-- Start of Supplied information --

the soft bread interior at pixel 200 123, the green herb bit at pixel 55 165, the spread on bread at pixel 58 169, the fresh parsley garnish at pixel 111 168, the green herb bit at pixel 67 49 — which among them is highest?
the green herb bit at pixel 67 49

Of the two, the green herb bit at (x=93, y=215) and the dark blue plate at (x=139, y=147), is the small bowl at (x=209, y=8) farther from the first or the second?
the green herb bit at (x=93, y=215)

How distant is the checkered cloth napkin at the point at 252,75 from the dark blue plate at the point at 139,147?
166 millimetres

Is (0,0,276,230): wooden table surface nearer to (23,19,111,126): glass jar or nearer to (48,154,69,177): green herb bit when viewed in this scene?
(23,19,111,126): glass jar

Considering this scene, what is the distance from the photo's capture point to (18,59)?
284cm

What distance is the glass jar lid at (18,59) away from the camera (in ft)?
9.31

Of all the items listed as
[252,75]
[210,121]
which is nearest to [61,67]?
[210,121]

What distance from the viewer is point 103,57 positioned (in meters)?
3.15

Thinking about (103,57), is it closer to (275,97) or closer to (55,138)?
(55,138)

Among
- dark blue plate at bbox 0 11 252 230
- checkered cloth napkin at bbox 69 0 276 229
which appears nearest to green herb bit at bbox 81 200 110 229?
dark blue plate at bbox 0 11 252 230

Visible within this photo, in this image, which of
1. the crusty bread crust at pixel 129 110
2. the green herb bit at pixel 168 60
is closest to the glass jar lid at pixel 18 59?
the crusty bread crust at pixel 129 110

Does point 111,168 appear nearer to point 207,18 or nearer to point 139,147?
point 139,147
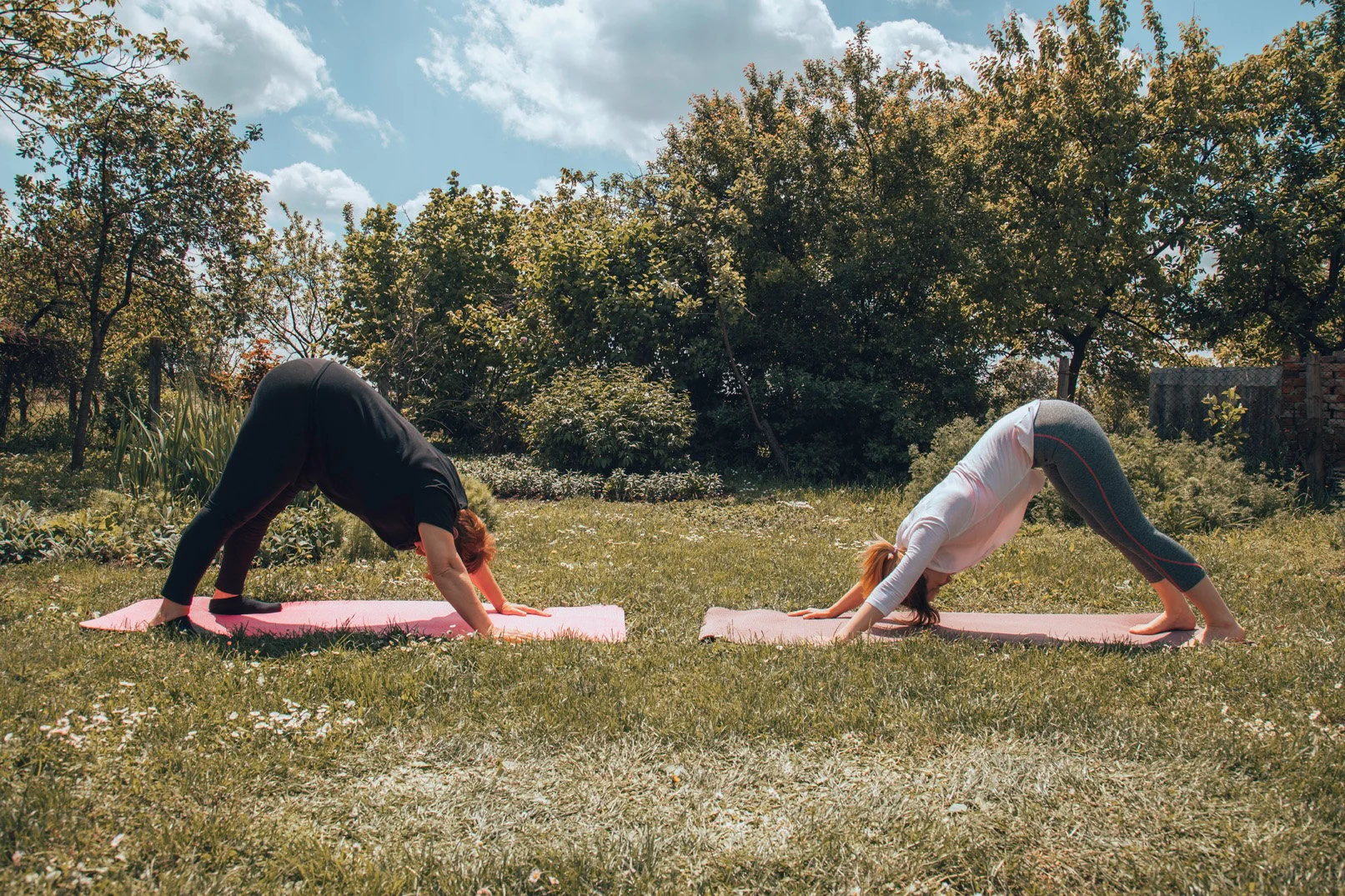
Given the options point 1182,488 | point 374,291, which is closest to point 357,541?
point 1182,488

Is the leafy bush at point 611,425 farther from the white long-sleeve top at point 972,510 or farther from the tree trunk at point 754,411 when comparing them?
the white long-sleeve top at point 972,510

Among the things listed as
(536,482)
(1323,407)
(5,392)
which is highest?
(1323,407)

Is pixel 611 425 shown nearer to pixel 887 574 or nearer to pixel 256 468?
pixel 256 468

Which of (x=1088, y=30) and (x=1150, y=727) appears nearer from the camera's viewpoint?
A: (x=1150, y=727)

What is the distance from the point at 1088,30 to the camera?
2086cm

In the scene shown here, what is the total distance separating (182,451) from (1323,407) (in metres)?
13.1

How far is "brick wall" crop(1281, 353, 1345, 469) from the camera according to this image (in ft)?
34.9

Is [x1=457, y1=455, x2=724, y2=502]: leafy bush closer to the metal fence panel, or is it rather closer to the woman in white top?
the metal fence panel

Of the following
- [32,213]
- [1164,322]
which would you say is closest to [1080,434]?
[32,213]

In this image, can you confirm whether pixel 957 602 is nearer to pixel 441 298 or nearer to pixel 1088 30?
pixel 441 298

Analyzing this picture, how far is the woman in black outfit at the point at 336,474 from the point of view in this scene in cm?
449

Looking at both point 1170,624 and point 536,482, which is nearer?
point 1170,624

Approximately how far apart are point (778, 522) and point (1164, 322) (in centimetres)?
1604

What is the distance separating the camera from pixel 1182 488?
8.75m
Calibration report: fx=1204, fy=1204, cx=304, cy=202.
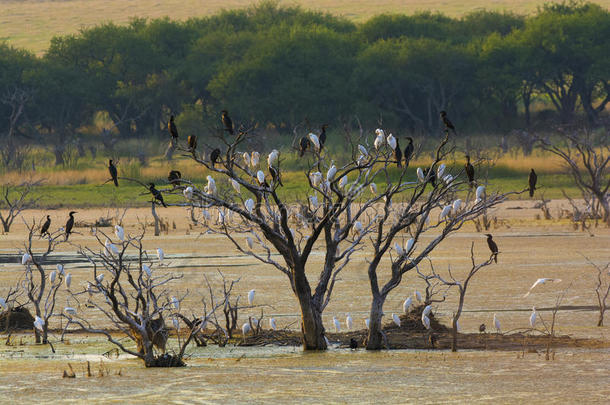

-- End of Supplied information --

(Your objective): Render the lines from the one containing "In this image, can" through the end of the lines as a Markdown table with the columns No. and Text. Skip blank lines, and leave the pictures out of the answer.

(Exercise answer):
| No. | Text |
|---|---|
| 1 | In this image, can you confirm whether pixel 957 602 is nearer to pixel 441 298 or nearer to pixel 1088 30? |
| 2 | pixel 441 298 |
| 3 | Analyzing this picture, how far is the woman in black outfit at the point at 336,474 from the point of view in this scene in cm? |
| 4 | 449 |
| 5 | Looking at both point 1170,624 and point 536,482, which is nearer? |
| 6 | point 1170,624 |
| 7 | Approximately how far apart are point (778, 522) and point (1164, 322) (in centimetres)? |
| 8 | 1604 |
| 9 | What is the distance separating the camera from pixel 1182 488? |
| 10 | 8.75m |
| 11 | Calibration report: fx=1204, fy=1204, cx=304, cy=202. |